● TASKS TO PERFORM
**A)** In the passage on North Korea's denuclearization, write out again the part that begins at the words "Two, the formula" and ends after "a Herculean task.". Replace "IAEA" with "International Atomic Energy Agency" throughout that part.
**B)** In the passage on North Korea's denuclearization, which countries will be asked for cooperation and support once the two Koreas and the U.S. reach an agreement?

From the outset, this formula seeks to provide the means to preempt North Korea's stratagem. They are North Korea's attempts: to blunt the ongoing UNSC and other individual nation's sanctions; to create cracks in the South Korea-U.S. military alliance; to buy time for completing its WMD programs; to divert the attention of increasingly malcontented and undernourished North Korean masses with fake news; and to seek financial compensations and/or economic aids. Put bluntly, the current maximum pressure against North Korea should not be relaxed until its compliance is verified.

Two, the formula for the complete verifiable and irreversible dismantlement of WMD should be reactivated without delay. It differs from the previous six-party talks in speed and number. After the two Koreas and the U.S. reach an agreement on the denuclearization of the Korean Peninsula, then cooperation and support for it will be sought from Japan, China and Russia.

Concurrently, North Korea should rejoin the IAEA, its Safeguards Agreement and Non-Proliferation Treaty at the earliest possible date. It must allow IAEA inspectors to check the nuclear facilities, including random scrutiny in suspected areas and/or facilities.

Finally, on a global front, finding the common ground among the U.S. and NATO member states vis-a-vis China and Russia for denuclearizing the Korean Peninsula is a Herculean task.

● PROVIDED MATERIAL
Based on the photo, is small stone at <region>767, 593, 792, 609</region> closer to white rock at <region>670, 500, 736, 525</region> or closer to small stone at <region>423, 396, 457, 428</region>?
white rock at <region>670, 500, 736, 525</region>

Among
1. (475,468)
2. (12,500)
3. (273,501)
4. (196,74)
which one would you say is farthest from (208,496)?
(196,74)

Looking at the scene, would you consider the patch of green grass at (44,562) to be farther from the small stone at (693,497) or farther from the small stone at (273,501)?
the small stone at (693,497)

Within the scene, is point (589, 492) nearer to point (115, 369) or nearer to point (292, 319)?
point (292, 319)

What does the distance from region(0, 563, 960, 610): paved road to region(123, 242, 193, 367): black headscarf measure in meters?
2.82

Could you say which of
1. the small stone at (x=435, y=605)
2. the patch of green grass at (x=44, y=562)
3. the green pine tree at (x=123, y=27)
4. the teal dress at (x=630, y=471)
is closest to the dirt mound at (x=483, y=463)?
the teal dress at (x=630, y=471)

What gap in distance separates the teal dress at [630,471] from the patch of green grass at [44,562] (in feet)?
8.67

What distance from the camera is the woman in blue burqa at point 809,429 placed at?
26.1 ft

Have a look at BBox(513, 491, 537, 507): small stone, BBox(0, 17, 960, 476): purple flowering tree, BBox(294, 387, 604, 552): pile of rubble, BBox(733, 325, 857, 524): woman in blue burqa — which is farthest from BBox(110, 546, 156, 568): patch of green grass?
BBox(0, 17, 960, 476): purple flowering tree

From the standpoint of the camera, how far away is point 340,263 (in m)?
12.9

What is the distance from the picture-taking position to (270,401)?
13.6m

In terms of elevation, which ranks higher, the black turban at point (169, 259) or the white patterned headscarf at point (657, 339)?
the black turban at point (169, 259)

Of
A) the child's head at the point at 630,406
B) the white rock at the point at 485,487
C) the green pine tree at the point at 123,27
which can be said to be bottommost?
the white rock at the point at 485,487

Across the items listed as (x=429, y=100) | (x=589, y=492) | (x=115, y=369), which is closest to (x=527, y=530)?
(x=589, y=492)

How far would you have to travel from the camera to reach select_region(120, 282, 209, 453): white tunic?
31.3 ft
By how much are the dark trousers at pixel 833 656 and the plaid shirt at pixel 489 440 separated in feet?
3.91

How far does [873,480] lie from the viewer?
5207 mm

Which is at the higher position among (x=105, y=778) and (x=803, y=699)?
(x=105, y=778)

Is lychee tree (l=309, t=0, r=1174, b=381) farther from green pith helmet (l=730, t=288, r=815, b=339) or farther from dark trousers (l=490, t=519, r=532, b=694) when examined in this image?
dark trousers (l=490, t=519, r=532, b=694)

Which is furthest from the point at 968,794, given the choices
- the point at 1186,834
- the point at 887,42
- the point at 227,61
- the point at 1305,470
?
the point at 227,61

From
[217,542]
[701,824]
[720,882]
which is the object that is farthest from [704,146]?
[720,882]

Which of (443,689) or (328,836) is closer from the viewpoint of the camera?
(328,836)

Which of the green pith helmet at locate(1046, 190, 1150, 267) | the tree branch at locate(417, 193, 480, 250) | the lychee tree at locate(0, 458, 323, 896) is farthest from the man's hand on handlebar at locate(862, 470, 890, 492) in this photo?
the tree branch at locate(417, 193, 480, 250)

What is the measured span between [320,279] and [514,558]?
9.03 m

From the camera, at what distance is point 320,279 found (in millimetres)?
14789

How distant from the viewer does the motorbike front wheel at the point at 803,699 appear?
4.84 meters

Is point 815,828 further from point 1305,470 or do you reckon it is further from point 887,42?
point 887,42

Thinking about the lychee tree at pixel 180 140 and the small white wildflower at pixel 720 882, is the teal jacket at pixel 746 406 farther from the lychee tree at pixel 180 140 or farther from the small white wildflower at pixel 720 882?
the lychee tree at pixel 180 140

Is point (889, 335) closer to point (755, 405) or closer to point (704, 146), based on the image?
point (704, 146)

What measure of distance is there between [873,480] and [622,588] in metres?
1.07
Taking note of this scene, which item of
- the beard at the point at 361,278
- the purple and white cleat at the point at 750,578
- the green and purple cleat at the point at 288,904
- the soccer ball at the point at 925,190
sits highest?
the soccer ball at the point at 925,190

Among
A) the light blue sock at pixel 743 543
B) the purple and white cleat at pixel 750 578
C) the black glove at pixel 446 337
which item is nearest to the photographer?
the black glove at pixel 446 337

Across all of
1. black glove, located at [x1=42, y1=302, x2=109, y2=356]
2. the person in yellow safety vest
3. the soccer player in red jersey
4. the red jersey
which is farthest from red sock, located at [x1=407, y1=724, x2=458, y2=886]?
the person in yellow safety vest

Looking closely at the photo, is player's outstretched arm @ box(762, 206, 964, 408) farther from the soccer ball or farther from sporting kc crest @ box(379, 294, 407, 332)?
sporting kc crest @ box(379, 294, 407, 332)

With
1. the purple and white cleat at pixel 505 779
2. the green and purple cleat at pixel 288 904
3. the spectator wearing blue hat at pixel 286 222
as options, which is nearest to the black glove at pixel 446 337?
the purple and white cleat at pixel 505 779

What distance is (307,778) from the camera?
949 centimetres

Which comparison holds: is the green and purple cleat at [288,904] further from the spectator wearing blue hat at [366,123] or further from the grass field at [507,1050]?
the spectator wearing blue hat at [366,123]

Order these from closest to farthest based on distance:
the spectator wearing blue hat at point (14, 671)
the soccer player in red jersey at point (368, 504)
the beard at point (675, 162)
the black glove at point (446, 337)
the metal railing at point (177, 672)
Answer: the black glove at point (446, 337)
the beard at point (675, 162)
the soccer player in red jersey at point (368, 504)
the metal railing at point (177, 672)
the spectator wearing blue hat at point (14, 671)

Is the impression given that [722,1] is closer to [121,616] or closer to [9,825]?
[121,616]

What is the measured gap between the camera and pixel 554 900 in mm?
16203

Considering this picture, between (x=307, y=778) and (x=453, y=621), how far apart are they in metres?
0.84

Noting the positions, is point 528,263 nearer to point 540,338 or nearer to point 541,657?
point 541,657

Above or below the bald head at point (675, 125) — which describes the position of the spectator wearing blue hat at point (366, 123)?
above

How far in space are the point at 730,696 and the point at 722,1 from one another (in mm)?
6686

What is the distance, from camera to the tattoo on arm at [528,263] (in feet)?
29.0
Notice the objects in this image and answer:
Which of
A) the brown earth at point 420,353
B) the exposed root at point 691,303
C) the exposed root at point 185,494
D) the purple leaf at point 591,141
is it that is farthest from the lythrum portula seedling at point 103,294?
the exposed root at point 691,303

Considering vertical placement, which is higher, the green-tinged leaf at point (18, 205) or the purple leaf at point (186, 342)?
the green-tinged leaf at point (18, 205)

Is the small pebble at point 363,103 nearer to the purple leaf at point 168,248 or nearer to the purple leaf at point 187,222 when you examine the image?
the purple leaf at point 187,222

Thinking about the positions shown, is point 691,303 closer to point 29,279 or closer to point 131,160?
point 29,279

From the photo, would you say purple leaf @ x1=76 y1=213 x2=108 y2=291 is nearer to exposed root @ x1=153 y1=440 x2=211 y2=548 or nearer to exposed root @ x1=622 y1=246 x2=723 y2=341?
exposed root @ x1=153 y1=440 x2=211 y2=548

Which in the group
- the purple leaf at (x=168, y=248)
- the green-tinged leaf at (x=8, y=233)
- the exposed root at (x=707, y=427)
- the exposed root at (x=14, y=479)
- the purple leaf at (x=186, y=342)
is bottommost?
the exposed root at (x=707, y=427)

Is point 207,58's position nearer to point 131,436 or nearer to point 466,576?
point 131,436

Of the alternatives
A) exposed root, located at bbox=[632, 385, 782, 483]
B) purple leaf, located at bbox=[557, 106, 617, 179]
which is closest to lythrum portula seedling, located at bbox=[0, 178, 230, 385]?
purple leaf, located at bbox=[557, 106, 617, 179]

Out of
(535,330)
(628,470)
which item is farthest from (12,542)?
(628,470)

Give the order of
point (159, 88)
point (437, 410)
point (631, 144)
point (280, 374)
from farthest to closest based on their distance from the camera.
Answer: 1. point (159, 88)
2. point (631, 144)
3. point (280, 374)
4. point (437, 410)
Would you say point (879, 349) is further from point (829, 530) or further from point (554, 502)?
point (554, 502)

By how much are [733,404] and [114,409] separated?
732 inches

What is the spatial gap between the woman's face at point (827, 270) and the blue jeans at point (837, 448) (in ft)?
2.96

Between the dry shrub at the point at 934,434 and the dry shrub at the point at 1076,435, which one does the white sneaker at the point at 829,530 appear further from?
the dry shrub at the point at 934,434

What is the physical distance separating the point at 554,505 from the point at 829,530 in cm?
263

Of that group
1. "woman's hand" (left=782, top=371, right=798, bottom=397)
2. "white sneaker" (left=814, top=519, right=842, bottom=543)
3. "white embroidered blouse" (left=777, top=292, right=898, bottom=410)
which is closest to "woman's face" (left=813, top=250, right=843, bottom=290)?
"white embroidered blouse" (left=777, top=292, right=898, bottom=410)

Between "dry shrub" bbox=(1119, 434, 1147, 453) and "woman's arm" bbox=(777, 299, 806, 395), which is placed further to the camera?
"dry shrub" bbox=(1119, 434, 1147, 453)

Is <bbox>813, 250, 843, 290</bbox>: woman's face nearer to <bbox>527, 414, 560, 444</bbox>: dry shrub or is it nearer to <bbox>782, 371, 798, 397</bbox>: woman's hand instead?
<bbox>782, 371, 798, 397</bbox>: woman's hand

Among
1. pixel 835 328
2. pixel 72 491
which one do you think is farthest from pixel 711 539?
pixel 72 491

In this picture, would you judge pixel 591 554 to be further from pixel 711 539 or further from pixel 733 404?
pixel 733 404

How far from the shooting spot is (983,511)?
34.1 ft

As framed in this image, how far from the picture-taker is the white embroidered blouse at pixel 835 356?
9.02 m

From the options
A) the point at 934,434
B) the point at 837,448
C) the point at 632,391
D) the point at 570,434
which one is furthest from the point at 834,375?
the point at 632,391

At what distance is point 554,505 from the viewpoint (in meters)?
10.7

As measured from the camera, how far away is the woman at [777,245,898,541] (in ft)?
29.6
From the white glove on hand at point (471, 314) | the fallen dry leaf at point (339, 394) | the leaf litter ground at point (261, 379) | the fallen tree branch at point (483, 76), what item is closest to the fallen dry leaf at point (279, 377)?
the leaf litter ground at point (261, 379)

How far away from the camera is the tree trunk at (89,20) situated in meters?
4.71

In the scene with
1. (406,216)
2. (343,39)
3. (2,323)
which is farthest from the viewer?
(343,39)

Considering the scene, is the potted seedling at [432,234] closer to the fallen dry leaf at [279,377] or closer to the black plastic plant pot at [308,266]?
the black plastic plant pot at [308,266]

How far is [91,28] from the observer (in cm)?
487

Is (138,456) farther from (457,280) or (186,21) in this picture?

● SOLUTIONS TO EACH TASK
**A)**
Two, the formula for the complete verifiable and irreversible dismantlement of WMD should be reactivated without delay. It differs from the previous six-party talks in speed and number. After the two Koreas and the U.S. reach an agreement on the denuclearization of the Korean Peninsula, then cooperation and support for it will be sought from Japan, China and Russia.

Concurrently, North Korea should rejoin the International Atomic Energy Agency, its Safeguards Agreement and Non-Proliferation Treaty at the earliest possible date. It must allow International Atomic Energy Agency inspectors to check the nuclear facilities, including random scrutiny in suspected areas and/or facilities.

Finally, on a global front, finding the common ground among the U.S. and NATO member states vis-a-vis China and Russia for denuclearizing the Korean Peninsula is a Herculean task.

**B)** Japan, China and Russia.